Иван Иванович утешился: сын его понимает.

— Одиноко, — признался тот.

— Я всегда с тобой, — тихо ответил Саня. И тут же, словно застеснявшись, перевел разговор на другое. — А мы тут все тебя вспоминаем.

— Ругаете?

— Ну что ты! Даже Матрена Ивановна — и та в тебя влюблена.

Иван Иванович положил трубку на рычаг.

Может быть, и в самом деле он со своей хлопотной службой еще кому-то нужен?

Поцеловал Аннушку в щеку:

— Давай, мать, ужинать. А Марина никуда не денется: подалась в Волноваху на пасху. Хочет на кладбище сходить. И нам бы надо проведать родные могилы. Вот вернусь из Краснодара...

Аннушка уже давно перестала верить в его обещания.

Две воли — две доли

Первомай был хмурым; срывался снежок, правда, упав на землю, мелкие снежинки тут же превращались в капли и застывали бусинками на покрывшихся первой листвой деревьях, на изумрудной траве, поднявшейся мягкой, шелковистой щеточкой на газонах.

Приятно поваляться с утра, в постели понежиться. И на работу идти не надо...

Кому — праздник, а для милиции и «скорой помощи» — это напряженные трудовые будни.

Аннушка уже заступила на свою вахту на кухне, что-то жарила, варила, по квартире гуляли вкусные, вызывающие аппетит запахи.

Иван Иванович вспомнил вчерашний разговор с Тюльпановой. Показать бы ей портрет Кузьмакова без бороды... Авось признает?

Такое признание теперь нужно было не столько для розыска, сколько для самой Алевтины Кузьминичны: решался вопрос, верить ее показаниям (тогда можно отпустить ее под расписку о невыезде) или отвергнуть их как ложные и требовать санкции прокурора на ее арест.

— Съезжу на часок в управление, — сказал жене Иван Иванович.

— Но генерал приказал тебе отдыхать до самого рейса, — опечалилась Аннушка. И нежным голосом заключила: — Неугомонный ты у меня. Когда уезжаешь в отпуск, как-то же без тебя обходятся.

— К тому времени я подгоняю все дела. Но разве не случалось, что отзывали?

В отпуск они всегда ездили вместе: единственная возможность побыть вдвоем.

Аннушка безнадежно махнула рукой: если уже приспичило — поезжай.

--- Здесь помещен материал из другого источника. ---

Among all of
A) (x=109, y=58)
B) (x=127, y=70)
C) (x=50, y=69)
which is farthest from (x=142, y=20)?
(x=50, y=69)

Была половина восьмого, когда Иван Иванович добрался до управления. В это время вся милиция, включая генерала, уже вышла на свои посты. Естественно, Строкуна на месте не оказалось.

Иван Иванович позвонил в следственный изолятор, попросил предупредить Тюльпанову, что он через несколько минут проведает ее. Приказал Сергею готовиться в дорогу и взял из дела двадцатилетней давности портреты «бородатой троицы», — фотографии молоденького, тощего, как Кащей Бессмертный, Кузьмакова, кучерявого красавца Дорошенко и «папы Юли». Лаборатория по заданию генерала пересняла эти фотографии.

Уложив их в папку, он подумал, в какой последовательности лучше предъявить их для опознания Тюльпановой. И решил: начнем с «папы Юли».